Scarus Data Quality Server (SDQ)
The Scarus Data Quality Server (SDQ) is our all-round solution for high-quality master data quality. The proven intelliSearch API, which is part of SDQ, it offers various services that can easily be integrated into a heterogeneous system landscape. The integration takes place via SOAP or REST web services and is therefore universally applicable.
Choose from among our checking modules
- Duplicate Check
- Address Validation
- Fault-tolerant Search
- Enrichment
- Business Rule Check
The selected services can be integrated individually into the desired systems. Depending on the platform, this can be done by the customer or the ISO-Gruppe. With our 15 years of experience in the field of master data quality, we are happy to support you conceptually so that you can develop a high-quality data pool from unclean master data.
For connecting to SAP, we offer tried-and-tested products from our company for the various test modules and services. Not only do they fully integrate with SAP standard transactions, they also let you process inspection results from the various modules.

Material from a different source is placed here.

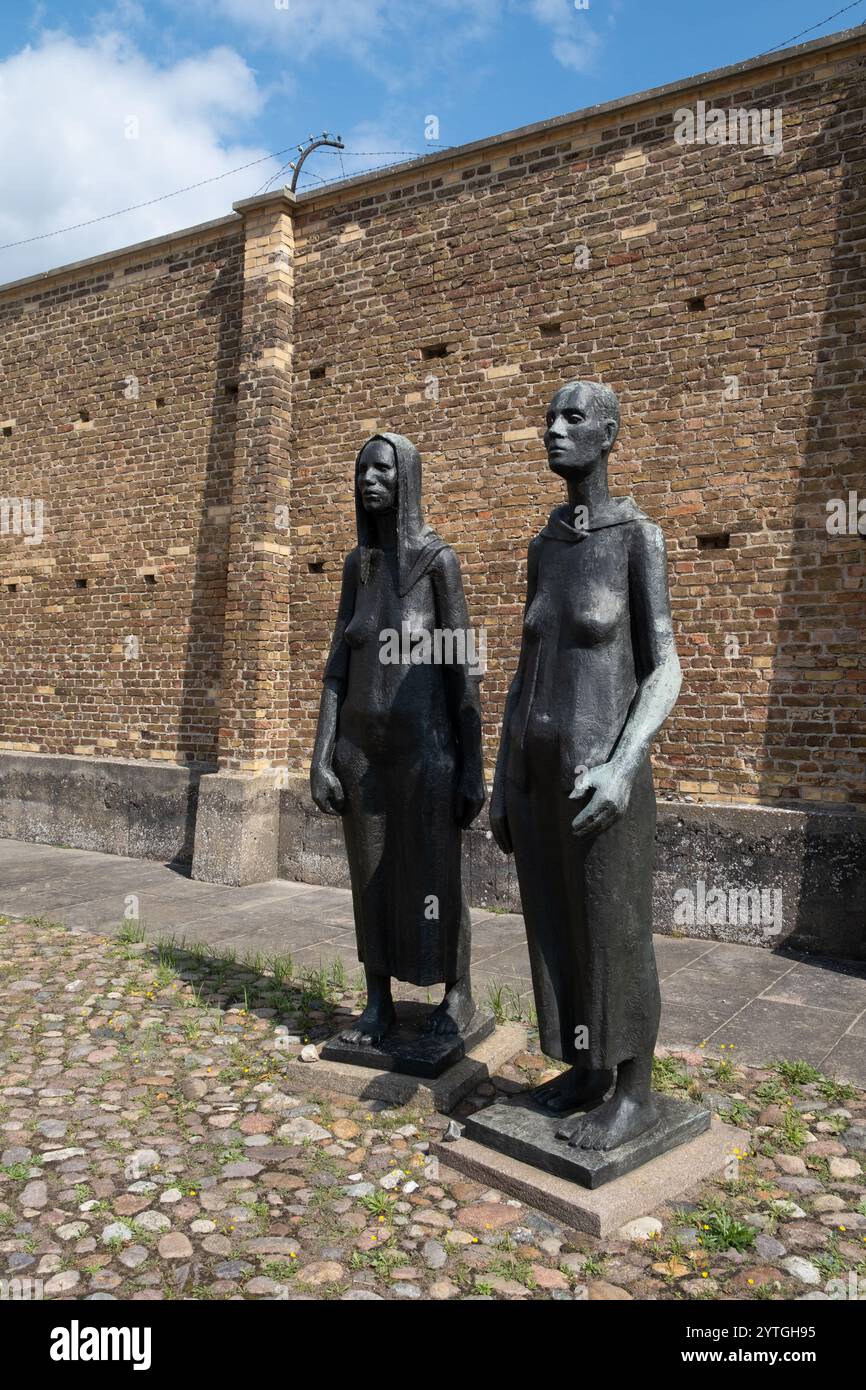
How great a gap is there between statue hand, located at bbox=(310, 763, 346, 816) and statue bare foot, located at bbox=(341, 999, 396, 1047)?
32.9 inches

All modules are based on ISO's own intelliSearch® search technology for Enterprise Search & Matching. The search technology is memory efficient and scales both vertically and horizontally. The basic application provides these core functionalities:
- adjustable near-realtime search using various search methods – fuzzy, phonetics, wildcard, phrases, period, geodistance, numeric, autocomplete & autosuggest etc.
- Data Ingestion Pipeline (preprocessing during data acquisition and other processing steps)

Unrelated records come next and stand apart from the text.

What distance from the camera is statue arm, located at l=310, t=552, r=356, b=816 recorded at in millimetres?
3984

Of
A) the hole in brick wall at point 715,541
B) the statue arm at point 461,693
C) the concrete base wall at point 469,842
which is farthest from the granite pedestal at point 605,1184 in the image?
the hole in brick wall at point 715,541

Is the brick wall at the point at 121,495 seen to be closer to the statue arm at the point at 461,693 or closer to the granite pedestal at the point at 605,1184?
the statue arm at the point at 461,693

- Duplicate Matching Engine for defining record similarity and batch mass processing
The modules extend these functions and make them available as a web service.
Duplicates Check
The module for the duplicate check basically consists of three components:
The first component allows you to create an index for the duplicate check either individually or in batches. This is usually started once in the system to be integrated. During the operation, there is an update function to keep the index up to date according to your requirements.
The second component allows you to freely call individual checks. You can perform an error-tolerant search or a duplicate check on all indexed data. Various algorithms are available for this. Here, the classic comparison methods such as Jaro-Winkler, Damerau-Levenshtein and own algorithms of the ISO-Gruppe are used, which have different strengths and advantages depending on the requirements.
The third component is an inventory check module that makes it possible to check an index in its entirety for duplicates. Here you benefit in particular from the scalability and high performance of the in-memory technology that we use to process the check. Even with large amounts of data, a high data throughput can be achieved through an correspondingly adapted system landscape.
Address Validation
To check the correctness of postal addresses, we rely on reference data from our partners Deutsche Telekom, Arvato Bertelsmann or Informatica (AddressDoctor). In a frequency defined by you, we make the current reference data available, which you store in the SDQ directory. The next time the server instance is restarted, the new data is ready for checking.
Here, too, we offer an easily integrated and universally usable web service that you can incorporate in any application. Search algorithms specially optimized for address validation find potential hits in the reference database when entering an address and provide you with a a hit list of correctly spelled entries.
Fault-tolerant Search
Fault-tolerant search makes it easy to find entries within an SDQ data pool. For searching, it is possible to activate and deactivate a general error tolerance for each attribute, to define the threshold values, and to parameterize the comparison algorithms to be used. In addition to the field-specific search, you can also find search strings in long texts and define cross-field searches. Wildcards can also be used to better filter search results. The search is called via web service.
Enrichment
With this module, you feed one of your data sources into an SDQ data pool as a reference source. This makes it easy for you to add valuable additional information to existing data. The data records are then automatically compared using the duplicate check module. If the mapping is successful, the module copies field data from the reference source to the assigned master record.
Business Rules Check
The additional filter package provides further prefabricated filters that contain business logic for formatting person and company master data. This module extends the generic field processing and thesaurus functions of the basic module to include domain-specific business rules.